Perspective - (2022) Volume 13, Issue 11
Received: 02-Nov-2022, Manuscript No. JTSE-23-86579;
Editor assigned: 05-Nov-2022, Pre QC No. P-86579;
Reviewed: 16-Nov-2022, QC No. Q-86579;
Revised: 22-Nov-2022, Manuscript No. R-86579;
Published:
29-Nov-2022
, DOI: 10.37421/2157-7552.2022.13.309
Citation: Keynes, Walter. “The Search for a Durable Bioengineered Tissue for the Treatment of Valvular Heart Disease.” J Tiss Sci Eng 13 (2022): 309.
Copyright: © 2022 Keynes W. This is an open-access article distributed under the terms of the Creative Commons Attribution License, which permits unrestricted use, distribution, and reproduction in any medium, provided the original author and source are credited.
In regenerative medicine, tissue engineering has the potential to be used to create organs with intricate functions as well as structural tissues. Focuses on tissue engineering of heart valves, a goal that requires a unique combination of technological, biological, and technical obstacles [1]. We emphasize fundamental ideas, methods, and concepts, as well as recent advancements and ongoing issues. We begin by examining normal heart valve functional anatomy, biomechanics, development, maturation, remodelling, and injury response as a foundation for comprehending the enabling scientific principles.

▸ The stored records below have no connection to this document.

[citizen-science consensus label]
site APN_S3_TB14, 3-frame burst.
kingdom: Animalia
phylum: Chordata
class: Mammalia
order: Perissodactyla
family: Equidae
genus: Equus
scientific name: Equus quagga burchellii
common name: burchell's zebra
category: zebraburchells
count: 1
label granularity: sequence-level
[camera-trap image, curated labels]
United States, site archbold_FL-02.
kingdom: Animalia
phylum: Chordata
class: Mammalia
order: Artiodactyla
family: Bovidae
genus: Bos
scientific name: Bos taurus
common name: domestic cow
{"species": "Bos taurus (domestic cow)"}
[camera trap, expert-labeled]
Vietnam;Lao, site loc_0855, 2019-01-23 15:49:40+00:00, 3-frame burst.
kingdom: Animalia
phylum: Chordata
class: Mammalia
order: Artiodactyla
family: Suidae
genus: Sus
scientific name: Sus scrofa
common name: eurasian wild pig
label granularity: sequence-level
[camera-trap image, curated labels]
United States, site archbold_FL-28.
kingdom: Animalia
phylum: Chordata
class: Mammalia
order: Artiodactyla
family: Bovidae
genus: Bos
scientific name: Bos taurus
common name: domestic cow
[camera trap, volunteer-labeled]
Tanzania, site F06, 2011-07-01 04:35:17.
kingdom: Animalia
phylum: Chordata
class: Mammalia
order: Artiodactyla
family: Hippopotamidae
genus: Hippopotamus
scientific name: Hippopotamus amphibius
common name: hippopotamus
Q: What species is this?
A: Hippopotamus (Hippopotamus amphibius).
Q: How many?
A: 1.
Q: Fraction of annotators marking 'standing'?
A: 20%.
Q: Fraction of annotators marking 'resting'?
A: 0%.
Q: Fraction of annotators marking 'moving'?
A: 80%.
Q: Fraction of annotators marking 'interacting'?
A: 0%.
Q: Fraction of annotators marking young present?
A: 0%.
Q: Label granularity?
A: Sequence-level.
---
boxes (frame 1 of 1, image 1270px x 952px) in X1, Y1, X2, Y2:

In order to achieve the goal of engineered tissue heart cell seeding of biodegradable synthetic scaffolds, cell seeding of processed tissue scaffolds, and repopulation of implanted substrates by circulating endogenous cells without first performing in vitro cell seeding are the three approaches that we investigate. Finally, we look at the issues that exist in the field and offer suggestions for future preclinical and translational clinical studies that will be required to address significant regulatory concerns regarding the safety and effectiveness of heart valve tissue engineering and regenerative techniques. Biodegradable polymers and other scaffolds, cellular engineering, and tissue engineering are all areas in which further success and eventual human benefit will depend, even though some progress has been made toward the goal of developing a therapeutically viable tissue-created heart valve [2].
Techniques and procedures for manipulating the extracellular matrix in order to describe and possibly non-invasively measure the rate and quality of tissue remodelling and healing [3]. Circulating stem cells, biodegradable scaffolds, decellularized scaffolds, engineered tissue heart valves, and heart valve remodelling. The heart and other components of the cardiovascular system, as well as the liver, kidney, and pancreas, are just a few of the complex organs for which tissue engineering has the potential to be used in regenerative medicine. However, there are significant shortages of donor tissues, serious transplant-related complications, limitations to existing prosthetic devices and conventional surgical approaches. Cardiovascular tissue engineering has primarily focused on blood vessels, myocardium, and heart valves [4].
The Ross procedure, which replaces diseased valves with mechanical prosthetics or tissue valves like porcine aortic valve, bovine pericardial xenograft, cadaveric allograft, or pulmonary-to-aortic autograft valves, has improved adult survival and quality of life. However, there are drawbacks to each of these valve types. Bio prosthetic valves, on the other hand, do not require anticoagulation to control thromboembolism. The expected benefits of a tissue heart valve are nonthrombogenicity, resistance to infection, and cellular viability. Comparisons and summaries of conventional and tissueengineered heart valve replacement design criteria are presented [5].
The most pressing need for technology for heart valve tissue engineering and regeneration is in the young adult and pediatric populations, where the outcomes of valve replacement are less favorable than in older people. Since a valve replacement's inability to expand with an individual's growth necessitates repetitive procedures, the promise of growth, repair, and remodelling as a child receiver matures is extremely exciting. Only autografts, like valves that are moved from the pulmonary to the aortic position on an individual, are currently possible. However, the technique is technically complicated, dangerous, and only useful for a small number of patients, and produces results that aren't certain, like whether the grafts would grow in proportion to the growth of the recipients.